Additionally, the adoption of “Colonials” had been carried out “casually and haphazardly” — absent of “thoughtful university-wide consideration.”

Finally, the college claims George Washington himself disfavored the word.

Thus, the near-century-old name will be exiled itself — as one more casualty in our era of moniker makeovers:


Another One Bites the Dust: Goodbye, Dixie State University

Lady Antebellum Changes Their Name, Apologizes for Making Anyone Feel ‘Unsafe’

James Madison College Considers a New Name, Admits It’s ‘Riven by Policies and Practices That Disadvantage People of Color’

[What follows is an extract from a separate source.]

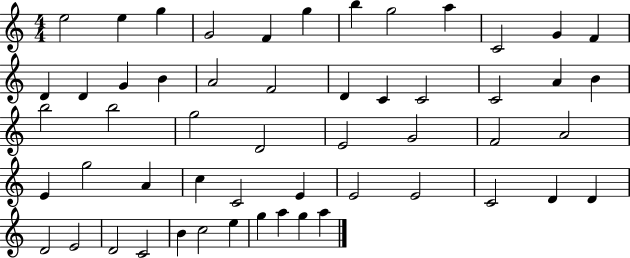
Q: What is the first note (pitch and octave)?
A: E5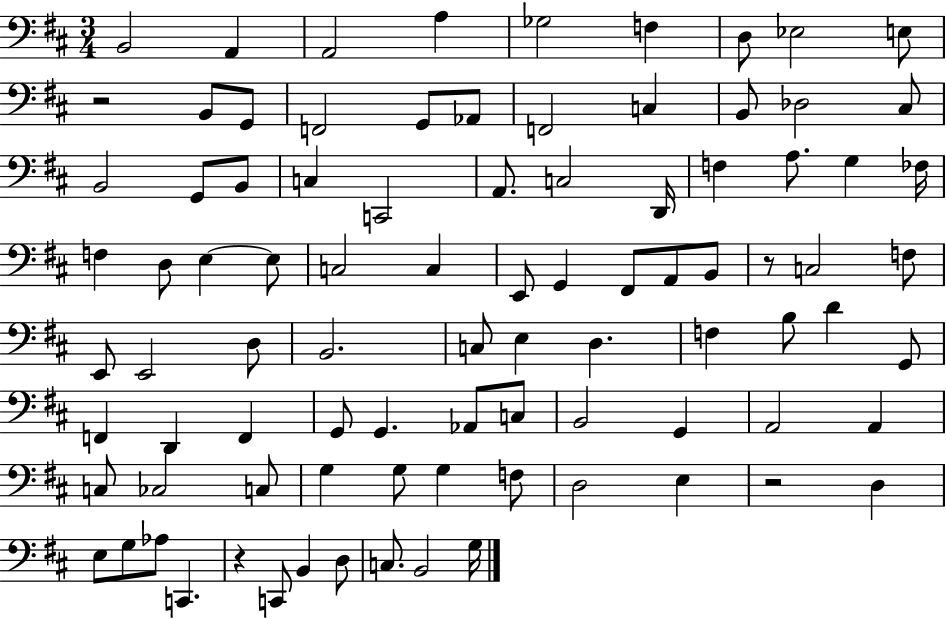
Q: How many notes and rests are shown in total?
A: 90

Revolution: To Fight Racial Injustice, the US Army Will Rename Nine Historic Bases

We Are So Pathetic: School in Virginia Considers Dropping the Wasp as Its Mascot Due to the White People Acronym

Concerning “Colonials,” GWU Law Professor Jonathan Turley is unimpressed with the undoing.

“The university says that the term no longer reflects the school’s values,” he noted online, “which no longer appears to include historical accuracy.”

“The Colonials fought against foreign rule. They were not advocates of colonization. For those interested in GW, that understanding was apparent by even a cursory review our history.”

On the new-mascot short list: Riverhorse and Hippo.

Amid “uninformed and inaccurate objections,” Jonathan has an idea:

“We will come up with a new moniker, though some students proposed one based on the Hippo statue (installed in 1996). Of course, we could then be called the ‘hippocrites’ without the cost of a publicity firm.”

As for evaluating mascots in modern America, it seems there’s a lack of consistency prominently at play: According to our best and wokest, a name such as “Indians” can’t be used because it insults American Indians. Simultaneously, “Colonials” can’t be used because it champions colonizers. Hopefully, in due time we’ll sort out which one should render us irate.


Meanwhile, there’s a much broader problem at GWU: The school remains named after George Washington.